La violence, une aventure regrettable
Face à la razzia du RHDP, il ne restera plus que la violence au FPI pour tenter de se maintenir au pouvoir. Dans coulisses du ministère de l’intérieur, il se murmure que D ésiré Tagro est au labo pour accoucher d’une stratégie de chaos pouvant donner des arguments à Gbagbo de se saisir de certaines dispositions de la constitution afin d’annuler le processus et museler l’opposition. Les consignes claires du ministre aux Préfets, leur demandant de ne pas donner dans la tergiversation et les atermoiements en disent long sur le brigandage électoral en préparation. Bien avant la curieuse rencontre Tagro-corps préfectorale, Sokoury Bohui, Monsieur élection du FPI, avait dit, à propos des gens qui n’ont pu être éjectés de la liste électorale définitive, faute de preuve, que « de toutes les façons, ils ne voteront pas ». Comment compte-t-il s’y prendre pour des citoyens qui figurent sur la liste et qui ont toutes leurs pièces exigées à cet effet ne puissent pas voter si ce n’est par la violence ? La sagesse recommande que les partisans d’une aventure se ressaisissent au plus vite car cette présidentielle n’est pas celle de 2000 où il n’y avait vraiment rien en face. Cette fois, il y a bien Bédié, Alassane et Mabri. Et tout monde connait la ferveur et l’engagement de leurs militants sur le terrain. De plus, ce serait totalement naïf de croire que cette méthode, si elle est adoptée, pourrait prospérer dans les zones CNO.

LISTE DES TÂCHES:
• A. Répondez aux questions suivantes d'après l'extrait sur la violence électorale :
(i) À qui le ministre a-t-il adressé la consigne de ne pas donner dans la tergiversation et les atermoiements ?
(ii) Quel titre l'extrait donne-t-il à Sokoury Bohui au sein du FPI ?
(iii) Quels trois noms l'extrait cite-t-il face au FPI pour cette présidentielle ?
• B. Rédigez la suite de l'extrait sur la violence électorale en partant de sa dernière phrase.

DONNÉES:
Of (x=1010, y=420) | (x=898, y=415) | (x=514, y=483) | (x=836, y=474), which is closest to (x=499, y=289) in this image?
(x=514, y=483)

RÉPONSES DANS L'ORDRE:
• A.
(i) Aux Préfets.
(ii) « Monsieur élection » du FPI.
(iii) Bédié, Alassane et Mabri.

• B.
La CEI et l’ONU
En réclamant corps et âme une commission électorale indépendante et le bulletin unique à l’époque, Gbagbo ne savait pas qu’un jour, il serait confronté aux exigences démocratiques de ces dispositions. Maintenant que son propre vin est tiré, il doit le boire. Peut-être jusqu’à la lie. Il n’a plus aucune marge de manœuvre. Son parti étant d’ailleurs minoritaire à la CEI, il ne doit s’en prendre qu’à lui-même. De plus, cette élection sera surveillée comme du lait sur le feu et certifiée par l’ONU. Tout acte visant à la saboter se retournera forcément contre son auteur.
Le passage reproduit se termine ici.